Cancer Research UK Cambridge Institute, University of Cambridge, Cambridge, CB2 0RE, United Kingdom.
Cambridge Institute for Medical Research, University of Cambridge, Cambridge, CB2 0XY, United Kingdom.
Nat Commun. 2018 Jul 10;9(1):2667. doi: 10.1038/s41467-018-05083-x.
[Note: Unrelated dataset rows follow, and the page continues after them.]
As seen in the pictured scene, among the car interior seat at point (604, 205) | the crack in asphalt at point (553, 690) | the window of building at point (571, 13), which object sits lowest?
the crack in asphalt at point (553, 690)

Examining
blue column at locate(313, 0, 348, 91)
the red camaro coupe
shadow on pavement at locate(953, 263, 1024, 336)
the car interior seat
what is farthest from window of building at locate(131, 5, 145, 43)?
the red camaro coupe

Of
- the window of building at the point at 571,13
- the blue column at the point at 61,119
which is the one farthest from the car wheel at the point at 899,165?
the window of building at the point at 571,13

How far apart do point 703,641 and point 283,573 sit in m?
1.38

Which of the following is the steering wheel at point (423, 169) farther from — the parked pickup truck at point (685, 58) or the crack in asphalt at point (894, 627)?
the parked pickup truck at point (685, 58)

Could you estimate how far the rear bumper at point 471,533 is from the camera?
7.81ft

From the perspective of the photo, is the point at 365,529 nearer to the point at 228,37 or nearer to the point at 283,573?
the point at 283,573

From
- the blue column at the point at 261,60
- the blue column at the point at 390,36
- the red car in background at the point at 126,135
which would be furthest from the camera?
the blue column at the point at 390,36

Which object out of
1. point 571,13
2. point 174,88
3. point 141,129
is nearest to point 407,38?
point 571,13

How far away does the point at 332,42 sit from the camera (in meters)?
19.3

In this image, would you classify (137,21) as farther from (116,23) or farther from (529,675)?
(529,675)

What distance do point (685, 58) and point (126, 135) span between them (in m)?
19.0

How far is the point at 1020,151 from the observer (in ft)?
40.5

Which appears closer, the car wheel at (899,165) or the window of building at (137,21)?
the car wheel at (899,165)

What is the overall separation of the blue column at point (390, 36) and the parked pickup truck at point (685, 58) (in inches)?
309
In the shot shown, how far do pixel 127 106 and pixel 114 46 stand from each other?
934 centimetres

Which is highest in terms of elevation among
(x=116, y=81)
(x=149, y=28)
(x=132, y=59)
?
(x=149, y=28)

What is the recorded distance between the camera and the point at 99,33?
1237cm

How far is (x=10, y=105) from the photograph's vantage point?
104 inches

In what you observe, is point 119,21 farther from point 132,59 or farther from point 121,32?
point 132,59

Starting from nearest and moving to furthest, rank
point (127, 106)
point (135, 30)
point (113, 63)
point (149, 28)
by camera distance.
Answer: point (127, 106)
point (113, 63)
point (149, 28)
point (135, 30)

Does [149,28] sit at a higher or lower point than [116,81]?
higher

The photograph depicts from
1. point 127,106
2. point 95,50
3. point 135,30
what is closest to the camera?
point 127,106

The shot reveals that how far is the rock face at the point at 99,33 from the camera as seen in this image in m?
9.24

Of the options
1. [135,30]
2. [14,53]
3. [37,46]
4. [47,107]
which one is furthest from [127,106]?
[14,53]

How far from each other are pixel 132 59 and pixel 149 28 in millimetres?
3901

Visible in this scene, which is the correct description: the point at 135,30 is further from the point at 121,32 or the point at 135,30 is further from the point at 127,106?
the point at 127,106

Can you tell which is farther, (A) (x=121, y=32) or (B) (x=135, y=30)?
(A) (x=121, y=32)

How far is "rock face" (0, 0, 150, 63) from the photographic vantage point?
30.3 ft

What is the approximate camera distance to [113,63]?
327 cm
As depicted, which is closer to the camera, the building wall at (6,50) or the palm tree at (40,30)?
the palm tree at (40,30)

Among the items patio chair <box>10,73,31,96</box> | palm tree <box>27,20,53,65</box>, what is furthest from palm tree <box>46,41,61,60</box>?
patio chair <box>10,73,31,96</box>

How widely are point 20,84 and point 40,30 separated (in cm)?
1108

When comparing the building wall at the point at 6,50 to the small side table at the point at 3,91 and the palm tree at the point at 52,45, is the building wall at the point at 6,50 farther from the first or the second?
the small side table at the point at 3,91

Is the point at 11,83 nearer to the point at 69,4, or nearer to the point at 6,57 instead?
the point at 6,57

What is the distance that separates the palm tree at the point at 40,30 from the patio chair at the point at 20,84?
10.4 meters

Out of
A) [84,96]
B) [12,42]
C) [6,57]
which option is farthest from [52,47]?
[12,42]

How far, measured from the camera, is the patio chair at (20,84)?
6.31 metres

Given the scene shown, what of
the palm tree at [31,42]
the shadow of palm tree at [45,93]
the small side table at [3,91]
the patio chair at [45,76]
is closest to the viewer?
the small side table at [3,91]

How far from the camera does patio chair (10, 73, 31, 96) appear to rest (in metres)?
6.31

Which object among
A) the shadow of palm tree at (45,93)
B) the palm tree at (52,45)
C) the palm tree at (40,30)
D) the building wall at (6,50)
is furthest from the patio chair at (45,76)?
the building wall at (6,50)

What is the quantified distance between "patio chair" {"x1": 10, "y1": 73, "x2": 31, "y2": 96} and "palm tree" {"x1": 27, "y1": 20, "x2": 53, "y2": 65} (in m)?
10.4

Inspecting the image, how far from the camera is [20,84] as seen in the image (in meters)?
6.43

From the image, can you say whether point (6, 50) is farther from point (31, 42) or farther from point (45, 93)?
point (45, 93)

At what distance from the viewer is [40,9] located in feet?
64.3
Barcode swapping results in the mislabelling of sequencing reads between multiplexed samples on patterned flow-cell Illumina sequencing machines. This may compromise the validity of numerous genomic assays; however, the severity and consequences of barcode swapping remain poorly understood. We have used two statistical approaches to robustly quantify the fraction of swapped reads in two plate-based single-cell RNA-sequencing datasets. We found that approximately 2.5% of reads were mislabelled between samples on the HiSeq 4000, which is lower than previous reports. We observed no correlation between the swapped fraction of reads and the concentration of free barcode across plates. Furthermore, we have demonstrated that barcode swapping may generate complex but artefactual cell libraries in droplet-based single-cell RNA-sequencing studies. To eliminate these artefacts, we have developed an algorithm to exclude individual molecules that have swapped between samples in 10x Genomics experiments, allowing the continued use of cutting-edge sequencing machines for these assays.
条形码交换会导致 Illumina 测序仪上的图案流动池的多路复用样本之间测序读取的标签错误。这可能会影响许多基因组检测的有效性;然而,条形码交换的严重程度和后果仍了解甚少。我们使用了两种统计方法来稳健地量化两个基于平板的单细胞 RNA 测序数据集之间交换读取的分数。我们发现,HiSeq 4000 上的样本之间大约有 2.5%的读取被错误标记,这低于之前的报告。我们没有观察到读取的交换分数与板间游离条形码浓度之间的相关性。此外,我们已经证明,条形码交换可能会在基于液滴的单细胞 RNA 测序研究中产生复杂但人为的细胞文库。为了消除这些伪影,我们开发了一种算法来排除 10x Genomics 实验中在样本之间交换的单个分子,从而允许这些检测继续使用最先进的测序仪。